Почти все его образы связаны с деревней, с природой вокруг. Даже тоскуя о любимой, поэт выражает свое чувство с помощью зримого сравнения: «Кто нас без конца разлучает? Я здесь, сердце – там оставил. Так в лесу разлучают дерево с деревом и делают столбом на темной улице».
Давно понял: этот поэтический и человеческий характер на редкость целен! Целен, подобно камню, который только на первый взгляд кажется разорванным яркими, разноцветными прожилками.
* * *
…«Надо изучать жизнь…» А он все то же: «Весь мир во мне, изучаю себя, иду к себе». Противоречия здесь нет и потому, что его мир имеет имя – село Сепасар.

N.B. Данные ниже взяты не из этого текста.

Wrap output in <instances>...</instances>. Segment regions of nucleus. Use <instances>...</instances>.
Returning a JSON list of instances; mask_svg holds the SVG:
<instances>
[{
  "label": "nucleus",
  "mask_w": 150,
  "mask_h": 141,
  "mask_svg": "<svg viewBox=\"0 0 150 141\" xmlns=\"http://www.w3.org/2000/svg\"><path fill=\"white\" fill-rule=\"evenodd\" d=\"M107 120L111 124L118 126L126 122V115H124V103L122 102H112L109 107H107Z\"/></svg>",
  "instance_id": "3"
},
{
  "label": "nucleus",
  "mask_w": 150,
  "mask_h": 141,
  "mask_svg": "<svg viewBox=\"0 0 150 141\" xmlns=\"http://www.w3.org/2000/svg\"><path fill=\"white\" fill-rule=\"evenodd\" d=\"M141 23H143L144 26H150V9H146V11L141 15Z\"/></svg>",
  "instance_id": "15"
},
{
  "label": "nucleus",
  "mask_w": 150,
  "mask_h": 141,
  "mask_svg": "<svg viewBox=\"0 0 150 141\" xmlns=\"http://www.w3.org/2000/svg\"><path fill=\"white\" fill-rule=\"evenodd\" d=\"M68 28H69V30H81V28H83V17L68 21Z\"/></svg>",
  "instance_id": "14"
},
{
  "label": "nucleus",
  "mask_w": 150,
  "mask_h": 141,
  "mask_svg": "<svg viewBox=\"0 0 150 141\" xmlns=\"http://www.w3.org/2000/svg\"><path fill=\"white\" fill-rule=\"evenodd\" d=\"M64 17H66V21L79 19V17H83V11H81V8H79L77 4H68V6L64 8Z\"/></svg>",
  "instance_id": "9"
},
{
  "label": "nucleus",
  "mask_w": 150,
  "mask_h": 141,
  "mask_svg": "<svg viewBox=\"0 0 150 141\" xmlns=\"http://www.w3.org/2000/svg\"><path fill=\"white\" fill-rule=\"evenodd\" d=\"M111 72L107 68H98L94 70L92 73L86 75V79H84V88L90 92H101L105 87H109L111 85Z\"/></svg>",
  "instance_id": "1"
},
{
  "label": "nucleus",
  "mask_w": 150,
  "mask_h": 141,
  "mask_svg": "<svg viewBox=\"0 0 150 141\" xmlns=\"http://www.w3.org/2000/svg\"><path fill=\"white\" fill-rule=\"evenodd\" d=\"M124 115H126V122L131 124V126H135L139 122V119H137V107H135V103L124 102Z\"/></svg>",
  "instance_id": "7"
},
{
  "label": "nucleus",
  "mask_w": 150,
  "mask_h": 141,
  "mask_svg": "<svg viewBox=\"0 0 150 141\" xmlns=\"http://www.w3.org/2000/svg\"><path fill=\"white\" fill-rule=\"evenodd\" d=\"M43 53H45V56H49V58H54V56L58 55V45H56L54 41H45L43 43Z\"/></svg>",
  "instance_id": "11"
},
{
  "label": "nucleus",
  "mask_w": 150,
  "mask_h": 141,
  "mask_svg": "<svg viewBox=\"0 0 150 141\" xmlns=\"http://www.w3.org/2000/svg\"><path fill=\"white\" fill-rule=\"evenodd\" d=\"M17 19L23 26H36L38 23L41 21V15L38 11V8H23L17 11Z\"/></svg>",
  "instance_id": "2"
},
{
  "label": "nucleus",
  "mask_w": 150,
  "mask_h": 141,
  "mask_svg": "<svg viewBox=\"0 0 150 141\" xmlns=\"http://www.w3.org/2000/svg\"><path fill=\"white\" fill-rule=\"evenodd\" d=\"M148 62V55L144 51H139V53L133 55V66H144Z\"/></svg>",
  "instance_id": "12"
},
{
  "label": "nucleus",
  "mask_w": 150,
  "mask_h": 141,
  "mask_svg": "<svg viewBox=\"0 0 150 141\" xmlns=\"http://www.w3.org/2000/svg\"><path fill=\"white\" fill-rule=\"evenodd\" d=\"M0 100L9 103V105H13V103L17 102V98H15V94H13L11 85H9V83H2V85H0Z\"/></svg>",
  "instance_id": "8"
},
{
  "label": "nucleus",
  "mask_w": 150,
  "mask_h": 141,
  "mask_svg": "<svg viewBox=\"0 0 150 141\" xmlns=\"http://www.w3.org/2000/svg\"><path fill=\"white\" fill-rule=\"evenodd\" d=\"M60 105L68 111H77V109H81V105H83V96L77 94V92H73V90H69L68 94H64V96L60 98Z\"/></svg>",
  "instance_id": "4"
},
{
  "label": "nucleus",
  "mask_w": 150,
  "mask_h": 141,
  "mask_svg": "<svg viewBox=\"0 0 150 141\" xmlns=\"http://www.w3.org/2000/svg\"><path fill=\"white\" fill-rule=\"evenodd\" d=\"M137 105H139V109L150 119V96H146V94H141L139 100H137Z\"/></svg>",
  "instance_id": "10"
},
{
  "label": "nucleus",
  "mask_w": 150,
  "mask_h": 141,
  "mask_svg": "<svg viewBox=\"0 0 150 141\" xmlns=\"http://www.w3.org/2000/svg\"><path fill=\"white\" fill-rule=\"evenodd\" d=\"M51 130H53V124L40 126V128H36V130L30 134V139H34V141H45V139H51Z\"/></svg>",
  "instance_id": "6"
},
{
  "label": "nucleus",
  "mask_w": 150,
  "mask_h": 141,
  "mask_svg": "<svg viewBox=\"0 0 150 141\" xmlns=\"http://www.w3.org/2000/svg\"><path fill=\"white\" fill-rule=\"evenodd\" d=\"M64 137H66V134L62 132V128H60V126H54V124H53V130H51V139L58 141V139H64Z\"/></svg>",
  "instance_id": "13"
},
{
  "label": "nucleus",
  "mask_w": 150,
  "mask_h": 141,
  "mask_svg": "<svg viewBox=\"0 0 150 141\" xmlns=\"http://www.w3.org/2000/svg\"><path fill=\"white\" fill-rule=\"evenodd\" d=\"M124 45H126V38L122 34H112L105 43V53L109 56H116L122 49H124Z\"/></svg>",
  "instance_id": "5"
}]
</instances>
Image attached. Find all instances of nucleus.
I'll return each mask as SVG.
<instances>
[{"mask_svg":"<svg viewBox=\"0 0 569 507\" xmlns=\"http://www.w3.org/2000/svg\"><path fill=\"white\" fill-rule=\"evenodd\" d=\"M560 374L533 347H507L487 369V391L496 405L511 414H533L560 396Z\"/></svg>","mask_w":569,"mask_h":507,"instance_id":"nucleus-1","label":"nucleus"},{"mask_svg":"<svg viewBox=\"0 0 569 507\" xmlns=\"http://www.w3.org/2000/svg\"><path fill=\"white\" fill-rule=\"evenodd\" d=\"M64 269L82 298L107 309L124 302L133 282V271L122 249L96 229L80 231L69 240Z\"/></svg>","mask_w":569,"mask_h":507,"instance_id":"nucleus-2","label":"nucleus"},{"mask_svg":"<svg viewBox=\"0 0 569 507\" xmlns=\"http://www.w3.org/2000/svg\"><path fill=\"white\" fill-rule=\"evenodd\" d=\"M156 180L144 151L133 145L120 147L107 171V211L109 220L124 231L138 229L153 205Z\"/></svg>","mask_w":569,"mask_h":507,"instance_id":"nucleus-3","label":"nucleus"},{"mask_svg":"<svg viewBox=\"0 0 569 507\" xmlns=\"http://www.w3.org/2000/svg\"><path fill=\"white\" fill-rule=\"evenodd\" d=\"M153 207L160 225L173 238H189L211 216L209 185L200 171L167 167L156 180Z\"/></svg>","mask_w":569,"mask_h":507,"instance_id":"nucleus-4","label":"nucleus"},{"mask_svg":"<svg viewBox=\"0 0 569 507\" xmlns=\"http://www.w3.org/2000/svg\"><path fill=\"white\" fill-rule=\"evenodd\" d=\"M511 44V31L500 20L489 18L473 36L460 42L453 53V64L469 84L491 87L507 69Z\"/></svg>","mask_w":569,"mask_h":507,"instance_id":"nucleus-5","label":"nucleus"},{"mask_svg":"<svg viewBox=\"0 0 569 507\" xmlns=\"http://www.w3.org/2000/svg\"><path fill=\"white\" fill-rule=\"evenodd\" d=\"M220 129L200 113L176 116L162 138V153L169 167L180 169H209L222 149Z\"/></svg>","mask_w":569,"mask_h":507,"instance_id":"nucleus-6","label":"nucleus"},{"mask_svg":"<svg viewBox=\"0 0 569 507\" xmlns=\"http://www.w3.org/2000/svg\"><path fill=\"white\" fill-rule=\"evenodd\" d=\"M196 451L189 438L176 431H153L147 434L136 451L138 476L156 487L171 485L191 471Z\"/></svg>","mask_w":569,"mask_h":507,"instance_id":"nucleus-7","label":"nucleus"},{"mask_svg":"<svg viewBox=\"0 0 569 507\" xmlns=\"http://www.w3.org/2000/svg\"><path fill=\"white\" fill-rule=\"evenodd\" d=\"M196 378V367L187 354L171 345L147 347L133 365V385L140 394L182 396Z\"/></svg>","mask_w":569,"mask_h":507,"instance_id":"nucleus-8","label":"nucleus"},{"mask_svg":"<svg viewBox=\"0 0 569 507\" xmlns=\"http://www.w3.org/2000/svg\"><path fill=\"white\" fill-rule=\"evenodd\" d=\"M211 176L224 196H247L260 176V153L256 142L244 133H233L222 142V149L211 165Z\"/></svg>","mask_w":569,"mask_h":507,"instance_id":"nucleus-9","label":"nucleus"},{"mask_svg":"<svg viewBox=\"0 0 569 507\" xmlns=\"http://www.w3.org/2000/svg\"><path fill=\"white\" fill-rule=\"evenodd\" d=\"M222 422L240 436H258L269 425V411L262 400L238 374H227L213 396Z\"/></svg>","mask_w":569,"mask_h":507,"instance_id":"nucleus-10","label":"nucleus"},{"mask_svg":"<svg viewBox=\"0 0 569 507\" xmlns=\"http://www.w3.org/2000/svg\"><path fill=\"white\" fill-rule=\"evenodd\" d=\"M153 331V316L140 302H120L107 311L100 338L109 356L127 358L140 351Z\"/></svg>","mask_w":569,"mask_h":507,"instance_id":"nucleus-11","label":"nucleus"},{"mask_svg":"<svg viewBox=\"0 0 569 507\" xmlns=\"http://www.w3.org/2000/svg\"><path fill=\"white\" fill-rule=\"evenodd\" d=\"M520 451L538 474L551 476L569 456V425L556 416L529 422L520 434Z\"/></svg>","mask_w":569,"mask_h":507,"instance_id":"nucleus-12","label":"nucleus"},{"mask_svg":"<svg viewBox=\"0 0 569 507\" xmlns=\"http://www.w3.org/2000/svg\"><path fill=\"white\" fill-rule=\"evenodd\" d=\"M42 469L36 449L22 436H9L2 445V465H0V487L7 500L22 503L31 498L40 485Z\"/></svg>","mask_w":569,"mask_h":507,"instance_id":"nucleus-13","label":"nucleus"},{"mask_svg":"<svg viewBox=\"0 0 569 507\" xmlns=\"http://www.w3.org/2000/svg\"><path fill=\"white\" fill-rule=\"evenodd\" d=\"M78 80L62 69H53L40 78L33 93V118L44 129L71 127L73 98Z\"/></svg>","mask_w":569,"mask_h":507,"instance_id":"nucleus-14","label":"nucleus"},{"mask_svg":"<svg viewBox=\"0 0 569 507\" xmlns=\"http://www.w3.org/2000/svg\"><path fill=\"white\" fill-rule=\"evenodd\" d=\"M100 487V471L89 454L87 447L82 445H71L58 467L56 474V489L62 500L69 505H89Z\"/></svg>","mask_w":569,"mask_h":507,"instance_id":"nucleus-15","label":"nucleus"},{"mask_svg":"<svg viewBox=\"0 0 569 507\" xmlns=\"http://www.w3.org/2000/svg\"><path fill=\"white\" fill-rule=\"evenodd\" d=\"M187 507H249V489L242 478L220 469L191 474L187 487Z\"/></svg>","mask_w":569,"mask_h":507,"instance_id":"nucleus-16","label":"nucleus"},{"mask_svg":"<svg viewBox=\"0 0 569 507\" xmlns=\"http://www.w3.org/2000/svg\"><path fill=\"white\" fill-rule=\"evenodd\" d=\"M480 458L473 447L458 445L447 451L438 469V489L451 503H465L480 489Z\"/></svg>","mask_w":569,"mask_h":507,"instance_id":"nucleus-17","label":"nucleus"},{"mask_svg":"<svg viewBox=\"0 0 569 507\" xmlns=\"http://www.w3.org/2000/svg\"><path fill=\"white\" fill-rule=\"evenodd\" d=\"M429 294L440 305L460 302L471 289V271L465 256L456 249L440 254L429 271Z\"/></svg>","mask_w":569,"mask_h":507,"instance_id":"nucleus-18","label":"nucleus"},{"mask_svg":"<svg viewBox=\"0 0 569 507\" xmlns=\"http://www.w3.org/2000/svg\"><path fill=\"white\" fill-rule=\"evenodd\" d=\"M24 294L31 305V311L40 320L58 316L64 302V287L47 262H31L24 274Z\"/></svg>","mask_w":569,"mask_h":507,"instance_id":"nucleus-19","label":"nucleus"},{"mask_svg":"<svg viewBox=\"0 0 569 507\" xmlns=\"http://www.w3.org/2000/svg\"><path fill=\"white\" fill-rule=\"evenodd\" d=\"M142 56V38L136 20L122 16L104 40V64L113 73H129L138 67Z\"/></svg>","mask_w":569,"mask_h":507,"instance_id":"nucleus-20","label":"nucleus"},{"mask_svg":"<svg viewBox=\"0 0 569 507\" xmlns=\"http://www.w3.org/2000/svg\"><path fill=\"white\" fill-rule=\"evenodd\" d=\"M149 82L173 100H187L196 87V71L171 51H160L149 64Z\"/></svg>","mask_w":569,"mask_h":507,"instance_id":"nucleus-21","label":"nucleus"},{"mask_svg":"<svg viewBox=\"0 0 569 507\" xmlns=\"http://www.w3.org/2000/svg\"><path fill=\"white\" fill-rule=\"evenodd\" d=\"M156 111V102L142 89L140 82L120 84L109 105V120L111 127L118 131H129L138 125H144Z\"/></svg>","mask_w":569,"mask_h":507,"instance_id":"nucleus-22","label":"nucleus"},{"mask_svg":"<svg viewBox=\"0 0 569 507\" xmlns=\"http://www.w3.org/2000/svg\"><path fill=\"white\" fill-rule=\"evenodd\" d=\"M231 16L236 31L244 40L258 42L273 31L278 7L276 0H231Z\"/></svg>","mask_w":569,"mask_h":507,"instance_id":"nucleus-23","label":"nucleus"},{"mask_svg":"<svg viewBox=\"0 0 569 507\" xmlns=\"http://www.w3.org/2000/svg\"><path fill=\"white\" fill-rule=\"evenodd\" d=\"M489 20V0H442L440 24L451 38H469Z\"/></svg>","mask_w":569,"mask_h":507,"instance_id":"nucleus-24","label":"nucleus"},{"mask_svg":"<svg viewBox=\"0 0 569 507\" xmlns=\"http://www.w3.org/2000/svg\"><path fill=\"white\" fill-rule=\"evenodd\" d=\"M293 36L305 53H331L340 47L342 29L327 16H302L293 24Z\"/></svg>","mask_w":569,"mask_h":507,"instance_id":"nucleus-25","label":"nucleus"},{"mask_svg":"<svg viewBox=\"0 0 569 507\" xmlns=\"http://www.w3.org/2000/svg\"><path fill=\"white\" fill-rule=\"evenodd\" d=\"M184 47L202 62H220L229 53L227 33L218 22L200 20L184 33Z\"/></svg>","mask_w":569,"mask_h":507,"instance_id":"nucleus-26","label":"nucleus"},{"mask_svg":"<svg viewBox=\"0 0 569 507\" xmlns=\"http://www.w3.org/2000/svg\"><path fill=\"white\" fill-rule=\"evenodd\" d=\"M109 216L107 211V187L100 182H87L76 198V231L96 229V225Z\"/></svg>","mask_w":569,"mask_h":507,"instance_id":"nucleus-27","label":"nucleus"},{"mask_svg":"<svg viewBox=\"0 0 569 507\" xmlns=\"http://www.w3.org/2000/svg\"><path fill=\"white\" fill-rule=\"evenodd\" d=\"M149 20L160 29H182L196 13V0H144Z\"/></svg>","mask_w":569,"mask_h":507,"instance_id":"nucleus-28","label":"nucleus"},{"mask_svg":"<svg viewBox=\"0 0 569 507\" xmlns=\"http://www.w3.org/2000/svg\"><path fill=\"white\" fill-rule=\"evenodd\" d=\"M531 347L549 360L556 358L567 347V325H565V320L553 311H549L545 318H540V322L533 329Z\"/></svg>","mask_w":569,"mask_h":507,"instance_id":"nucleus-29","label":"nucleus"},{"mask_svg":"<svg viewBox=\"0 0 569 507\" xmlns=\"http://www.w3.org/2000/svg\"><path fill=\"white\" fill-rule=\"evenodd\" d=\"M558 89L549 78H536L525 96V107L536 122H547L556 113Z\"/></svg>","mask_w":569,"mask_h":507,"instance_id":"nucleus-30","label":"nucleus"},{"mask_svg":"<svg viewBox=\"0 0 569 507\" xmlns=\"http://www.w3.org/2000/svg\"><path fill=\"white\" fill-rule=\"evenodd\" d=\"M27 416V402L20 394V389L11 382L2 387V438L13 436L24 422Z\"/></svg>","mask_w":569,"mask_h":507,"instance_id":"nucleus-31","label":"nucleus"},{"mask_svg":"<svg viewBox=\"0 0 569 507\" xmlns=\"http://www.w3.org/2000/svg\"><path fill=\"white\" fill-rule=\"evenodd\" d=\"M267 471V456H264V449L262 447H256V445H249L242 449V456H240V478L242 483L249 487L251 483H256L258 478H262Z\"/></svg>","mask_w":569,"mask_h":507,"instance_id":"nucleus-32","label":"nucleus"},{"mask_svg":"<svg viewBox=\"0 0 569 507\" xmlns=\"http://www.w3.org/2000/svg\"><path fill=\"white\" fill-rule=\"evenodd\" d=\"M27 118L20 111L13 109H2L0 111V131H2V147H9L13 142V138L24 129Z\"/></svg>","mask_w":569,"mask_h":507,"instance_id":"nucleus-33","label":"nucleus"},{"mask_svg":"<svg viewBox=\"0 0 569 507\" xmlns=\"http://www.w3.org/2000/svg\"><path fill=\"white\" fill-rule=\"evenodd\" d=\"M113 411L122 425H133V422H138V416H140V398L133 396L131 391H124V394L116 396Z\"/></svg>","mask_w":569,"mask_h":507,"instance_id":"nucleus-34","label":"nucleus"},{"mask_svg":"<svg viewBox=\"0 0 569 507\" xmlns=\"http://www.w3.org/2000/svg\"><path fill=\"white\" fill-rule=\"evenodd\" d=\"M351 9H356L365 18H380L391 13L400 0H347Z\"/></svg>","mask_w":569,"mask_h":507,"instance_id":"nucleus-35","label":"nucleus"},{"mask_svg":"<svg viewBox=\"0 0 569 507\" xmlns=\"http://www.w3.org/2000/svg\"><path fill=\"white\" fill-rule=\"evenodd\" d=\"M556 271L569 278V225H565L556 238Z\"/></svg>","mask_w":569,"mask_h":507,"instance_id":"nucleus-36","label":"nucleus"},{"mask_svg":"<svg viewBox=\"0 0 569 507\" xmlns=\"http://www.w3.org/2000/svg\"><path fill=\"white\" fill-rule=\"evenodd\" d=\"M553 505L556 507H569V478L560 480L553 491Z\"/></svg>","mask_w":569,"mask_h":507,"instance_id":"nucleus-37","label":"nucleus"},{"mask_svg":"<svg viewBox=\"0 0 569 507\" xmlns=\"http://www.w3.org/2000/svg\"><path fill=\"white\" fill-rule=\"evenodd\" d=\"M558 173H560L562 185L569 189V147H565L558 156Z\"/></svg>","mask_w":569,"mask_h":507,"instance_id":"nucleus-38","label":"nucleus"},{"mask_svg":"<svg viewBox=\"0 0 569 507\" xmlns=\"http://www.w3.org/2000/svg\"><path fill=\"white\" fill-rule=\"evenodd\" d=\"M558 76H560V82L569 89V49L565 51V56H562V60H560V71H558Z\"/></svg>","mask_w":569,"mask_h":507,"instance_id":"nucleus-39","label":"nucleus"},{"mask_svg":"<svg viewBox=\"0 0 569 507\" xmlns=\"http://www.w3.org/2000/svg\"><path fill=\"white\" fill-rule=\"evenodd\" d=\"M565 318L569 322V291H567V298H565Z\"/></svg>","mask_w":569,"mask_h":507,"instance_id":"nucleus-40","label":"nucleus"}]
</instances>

– …Одно из самых высокогорных селений Армении. Зимой мороз до тридцати градусов, снег лежит высотой в два метра, а летом у нас не растут фрукты, с трудом поспевает зерно… «Армянская Сибирь» – так говорят совсем не в шутку.
Общаясь с ним, вновь и вновь убеждаюсь: именно Сепасар вылепил этот характер, вкусы, привычки.
Услышал песни Сепасара – древнеармянские напевы, которые он вспоминает вечерами, глядя куда-то вдаль.
Удивился: как уважительно разговаривает он со своими детьми – Месропом и Арменом (один – в пятом, другой – в третьем классе). «В Сепасаре по-другому не принято. Ведь дети и сами должны научиться себя уважать!»
Увидел, как Норик и его жена Гаянэ распахивают «закрома» своего дома, если гость хоть ненадолго переступил порог.
Как-то спросил у него: «Должно быть, сепасарцы очень любят древних поэтов?» – «Да, а как ты догадался?» Не стал говорить, что предположил это по стилю речей одного из сепасарцев.
Он написал: «Невозможно не возвратиться, невозможно не увидеть снова эту продрогшую деревню, где дети растут вместе с мчащимся снежным комом».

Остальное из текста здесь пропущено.